Other Deeds in Texas
February 18, 2014 | By Vela Wood
Previously, we discussed the four major deeds in Texas: general warranty deeds, special warranty deeds, no warranty deeds and quitclaims. While these are the most common deeds, there are other deeds in Texas that are used to convey ownership.
An assumption deed allows a grantee to assume liability for existing indebtedness and promise to discharge one or more existing liens against the property. Usually assumption deeds include covenants of general or special warranty deeds—the difference is that in a general or special warranty deed, the grantee is assuming title but not the underlying debt. With an assumption deed, the grantee is assuming title and the underlying debt. However, it is important to note that the obligation is to the grantor not the lender. The grantor is still responsible to the lender unless the lender expressly releases the grantor.
Deed Incident to Divorce
Another deed is a deed incident to divorce. These are typically special warranty deeds that include language similar to the following: “Consideration for this transaction is the division of property pursuant to a Final Decree of Divorce dated _____________, entered in Cause No. _______________, IN THE MATTER OF THE MARRIAGE OF ______ & ___________, in the _____________ District Court of ________ County, Texas.” This deed may also include language that creates a lien in favor of the grantor to secure payment of a certain sum from the other spouse. It is important that a deed incident to divorce is obtained in addition to a final divorce decree in order to ensure proper disposition of the property. A final divorce decree cannot convey ownership of the property; it merely states who is entitled to the property.

» GIVEN TASK 1
In the Texas deeds article, who stays responsible to the lender under an assumption deed unless the lender expressly releases them?
» GIVEN TASK 2
Carry on the Texas deeds article from its last sentence.

[Questions about pictured scenes]

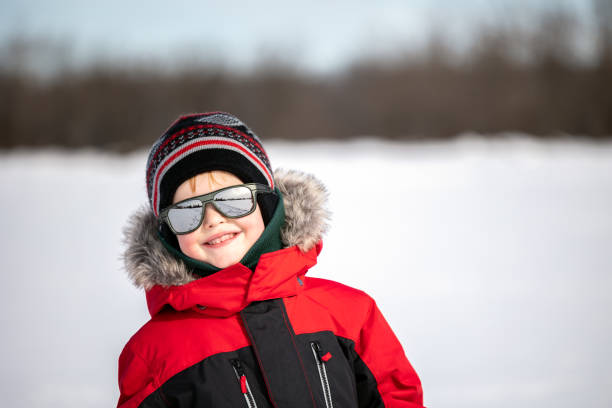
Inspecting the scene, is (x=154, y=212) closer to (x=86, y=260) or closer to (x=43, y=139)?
(x=86, y=260)

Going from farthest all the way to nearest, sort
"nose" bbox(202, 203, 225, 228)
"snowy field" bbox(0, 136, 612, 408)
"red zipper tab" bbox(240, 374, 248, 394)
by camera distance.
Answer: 1. "snowy field" bbox(0, 136, 612, 408)
2. "nose" bbox(202, 203, 225, 228)
3. "red zipper tab" bbox(240, 374, 248, 394)

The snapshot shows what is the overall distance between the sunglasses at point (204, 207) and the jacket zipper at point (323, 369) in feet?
1.26

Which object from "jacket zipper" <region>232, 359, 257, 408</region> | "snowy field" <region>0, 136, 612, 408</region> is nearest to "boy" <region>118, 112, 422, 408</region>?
"jacket zipper" <region>232, 359, 257, 408</region>

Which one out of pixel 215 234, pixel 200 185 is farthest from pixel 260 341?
pixel 200 185

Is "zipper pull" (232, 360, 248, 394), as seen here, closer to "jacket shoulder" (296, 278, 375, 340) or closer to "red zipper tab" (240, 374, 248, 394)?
"red zipper tab" (240, 374, 248, 394)

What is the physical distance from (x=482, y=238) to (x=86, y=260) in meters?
3.53

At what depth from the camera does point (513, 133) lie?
11492 mm

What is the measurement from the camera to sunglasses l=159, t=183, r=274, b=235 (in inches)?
50.4

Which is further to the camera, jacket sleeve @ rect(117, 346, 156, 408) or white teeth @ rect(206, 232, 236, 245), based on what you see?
white teeth @ rect(206, 232, 236, 245)

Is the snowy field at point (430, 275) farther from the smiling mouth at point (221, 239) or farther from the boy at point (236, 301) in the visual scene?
the smiling mouth at point (221, 239)

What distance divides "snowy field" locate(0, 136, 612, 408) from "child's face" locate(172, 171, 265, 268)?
134 centimetres

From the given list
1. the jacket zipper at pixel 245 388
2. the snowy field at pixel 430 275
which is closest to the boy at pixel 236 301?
the jacket zipper at pixel 245 388

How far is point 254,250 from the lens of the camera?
1314 millimetres

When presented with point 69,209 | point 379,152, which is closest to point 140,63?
point 379,152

» RESPONSE 1
The grantor.

» RESPONSE 2
Deed in Lieu of Foreclosure
A deed in lieu of foreclosure allows property to be transferred to a lender in satisfaction of a debt and exchange for a full and complete release. However, these deeds are not very common because it is more advantageous for a lender to simply foreclose on the property. When a lender forecloses it clears up title by eliminating junior liens and establishes a deficiency amount for which the lender can then sue.
Since there is no form for deeds in Texas, there are a wide variety of deeds that can convey ownership of property in Texas. If you have any questions regarding these deeds or any other real property conveyance tools, please contact us at (214) 821-2300.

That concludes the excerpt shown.